Content marketers all have their own ways of doing things, and that’s not necessarily a good thing. Too often, it causes them to do things that really just don’t work out. They aren’t bringing in the kinds of conversion numbers they want to see, and their content isn’t getting ranked highly. They don’t always know why that’s the case, but there are some things they can do in order to make sure more people want to read and share the information they’re putting out to the world.
Know who the audience is – and how they will react.
If you don’t know your audience, you’re going to have trouble. People react as individuals, but there are some predictable reactions across a group, depending on the group. With that in mind, you want to market your content to the right people, and in the right way. The more you understand your audience (i.e. target market), the more you can do that quickly and efficiently, without worrying about whether they’ll like or understand your message. It doesn’t take much to ensure that you’re giving your message to the right audience, so it’s vital to understand that audience and its preferences before you get started.
Click bait is not your friend.
Plenty of people create sensational headlines, and those get a lot of clicks. Unfortunately, people do that and then don’t follow through with the actual story. Often, the truth that’s found in the article can be something quite a bit tamer than the headline. That makes people angry and disappointed, and they can feel like they’ve been fooled. That definitely won’t keep them coming back to a particular site, or reading the work of a specific online author. It may be tempting to sensationalize a headline, but be sure your story can really back that up.
Make sure your claims are verifiable.
No matter what claim you’re making, big or small, people should be able to check out what you’ve said for themselves. If they can independently verify what you’ve told them, your popularity will soar, because people will begin to trust you. That trust can lead to a strong relationship with your readers, which can entice them to buy from you, or get them focused on the cause you’re promoting. Whatever you’re trying to get your audience to do, at least some level of trust in you needs to come first.
A headline should get attention, but it should also provide information. People should know the basics of what the story is about, just from looking at the headline.
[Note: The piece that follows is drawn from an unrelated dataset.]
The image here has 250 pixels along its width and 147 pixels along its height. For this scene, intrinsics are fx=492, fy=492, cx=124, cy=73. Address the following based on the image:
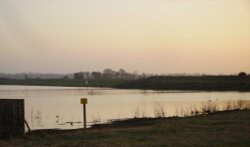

If it’s confusing or just sensational without providing any value, you’re not going to get very far with readers. That’s something you want to avoid, and it’s not that difficult to write a headline that both entices and informs without lying about what people will find when they read the story or article attached.
Always look for the bigger picture.
No matter what kind of content you’re providing to the world, there’s likely a bigger picture surrounding it. You don’t have to cover that bigger picture all the time, but it’s a good idea to hint at it. People want to know that they’re part of something bigger than themselves, especially if you’re putting out content about an important cause or world events. Knowing that there’s more to the idea than just what fits in your article can encourage your readers to start digging deeper into the issue.
Keep reader distractions to a minimum.
Your site shouldn’t be designed to distract the reader. Keeping your scrolling ticker-tape of information, your flashing banner ads, and your pop-ups to subscribe to a bare minimum – or nonexistent, if possible. The more you distract the reader, the less likely he or she is going to be to read the content. That’s something you want to avoid, and something that’s in your control. Think about the actual experience of the reader, and how he or she relates to the content and other information on the site. Remove anything that’s truly not needed, to minimize distractions.
Don’t rehash the same old stuff.
It can be easy to keep saying the same thing in different ways, but readers can and do catch on to that. When they do, they generally find it annoying, and it could stop them from coming back to your site. You need new content. If nothing new has been said on a topic for a while, consider an opinion piece or taking a different angle on something. There are generally plenty of “spin-off” ideas that can be used to make content new, so you’re sticking to the things you want to write about but you’re not just going over the same things again.
Mix evergreen content with current news stories.
Evergreen content is important, because it keeps you from having to continuously go back and update what you wrote to reflect the present day. Still, you’ll also want to have some current news stories. Strive for a mix of the two, so you can leave things alone once you write them, and people who find your site at a later date can still get content that’s relevant to them at that time. If all you provide is information on the present day, that information won’t be accurate later. Depending on how time-sensitive your topic is, anything you write could be out of date within a week or two. By mixing that with evergreen content, you’ll have a more stable site where information is concerned.
Tell your reader what the stakes are.
Readers should know why you’re providing them with content. What do you want them to learn or do as a result of the information you’re giving them? That’s where the stakes come in. If there’s a reason a reader should act on something you’ve written about, tell them – and also tell them why. They may not know the value or importance of your issue, or they may not be sure if there’s anything they can do if they want to get involved in a particular cause. By letting them know just how important the issue is and how they can start helping, they’re more likely to do something you ask of them, whether it’s donating, buying something, or boycotting something.
Be honest. Every time.
This should go without saying, but unfortunately it still has to be said. If you lie to people and they catch you, it’s going to take a long time for them to trust you again. Some of them just won’t bother at all, and you’ll lose them as readers. Also, people talk. Word of your dishonesty will get around, and that will cause you to lose readers you might have gained in the future but didn’t have yet. Don’t risk it, even if the lie is small or you think no one will notice. It’s much better to tell the truth and be brutally honest. The readers who stick with you will be the ones you really want, and the ones who clearly understand the value of what you’re offering.